In 1999, towards the end of her life, the French artist Niki de Saint Phalle offered a female perspective on the Graces. For years, she’d been making “Nanas,” or colorful, large-scale sculptures with exaggerated female forms. Les Trois Grâces (1999) consists of three mosaic-ed Nanas with black, white, and yellow bodies, all in brightly-patterned clothing, dancing in a circle. Sited in the yard of the National Museum of Women in the Arts in Washington, D.C., the sculpture celebrates femininity and reclaims the symbolic, often sexualized figures through a feminist lens.
Contemporary artists with global perspectives have similarly found conceptual potential in the Three Graces. Kehinde Wiley has reimagined them as three black men in athletic tees (Three Graces, 2005). He revisited the subject in 2012, painting the figures as thinner, younger men in jeans. Dense patterns overlay both iterations, harkening back to decorative art-historical motifs. The paintings ask viewers to rethink their conceptions of the ideal form: What if ultimate beauty and virtue resides in African-American men?
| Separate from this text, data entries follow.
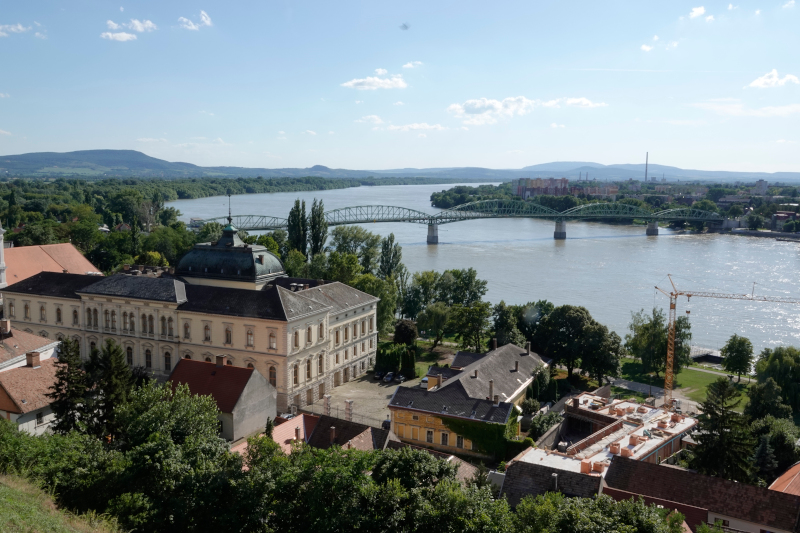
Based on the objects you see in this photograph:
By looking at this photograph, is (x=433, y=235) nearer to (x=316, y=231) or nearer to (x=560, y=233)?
(x=560, y=233)

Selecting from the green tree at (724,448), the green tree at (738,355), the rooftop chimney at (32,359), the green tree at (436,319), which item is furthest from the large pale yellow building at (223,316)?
the green tree at (738,355)

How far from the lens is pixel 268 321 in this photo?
29750 millimetres

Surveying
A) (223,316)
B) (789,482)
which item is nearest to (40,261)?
(223,316)

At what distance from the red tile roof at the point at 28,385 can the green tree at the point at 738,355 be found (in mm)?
33263

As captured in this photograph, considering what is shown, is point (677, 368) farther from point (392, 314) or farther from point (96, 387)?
point (96, 387)

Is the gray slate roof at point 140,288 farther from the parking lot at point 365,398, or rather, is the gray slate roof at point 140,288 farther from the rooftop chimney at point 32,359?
the parking lot at point 365,398

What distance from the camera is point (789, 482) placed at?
21156mm

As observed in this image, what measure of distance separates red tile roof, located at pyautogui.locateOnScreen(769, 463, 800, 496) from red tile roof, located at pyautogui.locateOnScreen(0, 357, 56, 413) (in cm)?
2393

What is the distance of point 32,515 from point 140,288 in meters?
23.4

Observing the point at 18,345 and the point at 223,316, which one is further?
the point at 223,316

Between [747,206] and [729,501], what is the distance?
151 meters

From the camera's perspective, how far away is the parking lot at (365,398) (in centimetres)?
2928

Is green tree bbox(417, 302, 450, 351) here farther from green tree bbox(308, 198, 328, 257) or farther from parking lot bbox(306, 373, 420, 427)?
green tree bbox(308, 198, 328, 257)

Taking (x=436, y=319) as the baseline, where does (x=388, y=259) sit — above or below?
above
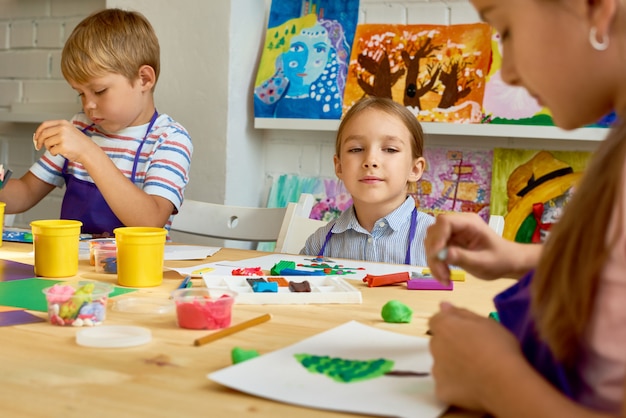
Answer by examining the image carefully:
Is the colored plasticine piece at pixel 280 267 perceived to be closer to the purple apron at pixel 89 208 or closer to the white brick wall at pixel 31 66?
the purple apron at pixel 89 208

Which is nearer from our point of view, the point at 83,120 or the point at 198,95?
the point at 83,120

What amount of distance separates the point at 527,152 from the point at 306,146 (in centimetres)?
76

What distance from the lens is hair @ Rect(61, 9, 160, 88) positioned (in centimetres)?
184

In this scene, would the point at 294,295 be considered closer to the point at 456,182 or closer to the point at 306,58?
the point at 456,182

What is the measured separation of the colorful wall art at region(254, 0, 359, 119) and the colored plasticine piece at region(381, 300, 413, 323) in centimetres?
150

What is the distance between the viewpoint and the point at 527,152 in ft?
7.21

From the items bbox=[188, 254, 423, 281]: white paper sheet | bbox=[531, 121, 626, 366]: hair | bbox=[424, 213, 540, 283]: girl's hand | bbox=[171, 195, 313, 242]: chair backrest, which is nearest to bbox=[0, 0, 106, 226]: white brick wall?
bbox=[171, 195, 313, 242]: chair backrest

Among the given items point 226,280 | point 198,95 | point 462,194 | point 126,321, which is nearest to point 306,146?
point 198,95

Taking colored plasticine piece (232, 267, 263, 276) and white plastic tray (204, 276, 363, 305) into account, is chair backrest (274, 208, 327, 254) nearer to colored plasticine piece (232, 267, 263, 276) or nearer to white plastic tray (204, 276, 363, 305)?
colored plasticine piece (232, 267, 263, 276)

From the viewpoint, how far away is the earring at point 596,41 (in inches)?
20.4

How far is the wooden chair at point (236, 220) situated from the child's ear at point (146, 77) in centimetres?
35

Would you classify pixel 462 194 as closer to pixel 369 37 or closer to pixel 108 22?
pixel 369 37

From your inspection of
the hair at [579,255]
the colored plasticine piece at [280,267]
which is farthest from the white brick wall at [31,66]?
the hair at [579,255]

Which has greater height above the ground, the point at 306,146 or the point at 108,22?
the point at 108,22
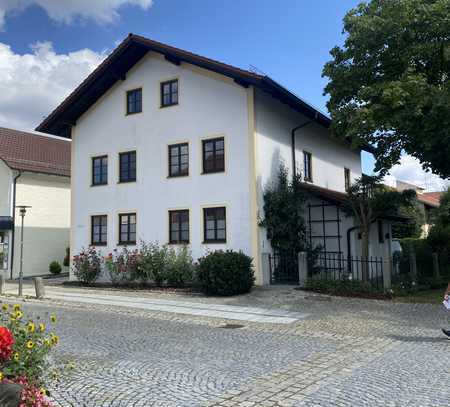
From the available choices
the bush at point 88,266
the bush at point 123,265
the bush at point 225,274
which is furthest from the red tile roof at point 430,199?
the bush at point 88,266

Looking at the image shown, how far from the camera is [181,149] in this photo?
61.4 feet

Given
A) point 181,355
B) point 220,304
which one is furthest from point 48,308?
point 181,355

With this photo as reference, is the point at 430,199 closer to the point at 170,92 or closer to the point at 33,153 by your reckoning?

American photographer Joel-Peter Witkin, for his part, challenged rigid definitions of gender in The Three Graces, New Mexico (1988). His gelatin print imagines the Graces as masked, intersex figures. Yinka Shonibare’s 2001 sculptures of the Graces feature three headless female figures draped in printed cotton textile. The British-Nigerian artist used patterns that refer to an intercontinental trade that allowed Western nations to colonize the design traditions in the lands they invaded.
Over the centuries, depictions of the Three Graces have become less about fealty to legend. Instead, they’re representations of what societies and individual artists find virtuous and beautiful. As long as moral and aesthetic perceptions continue to shift, the Graces will remain potent subject matter, endlessly renewable for an ever-diversifying group of artists.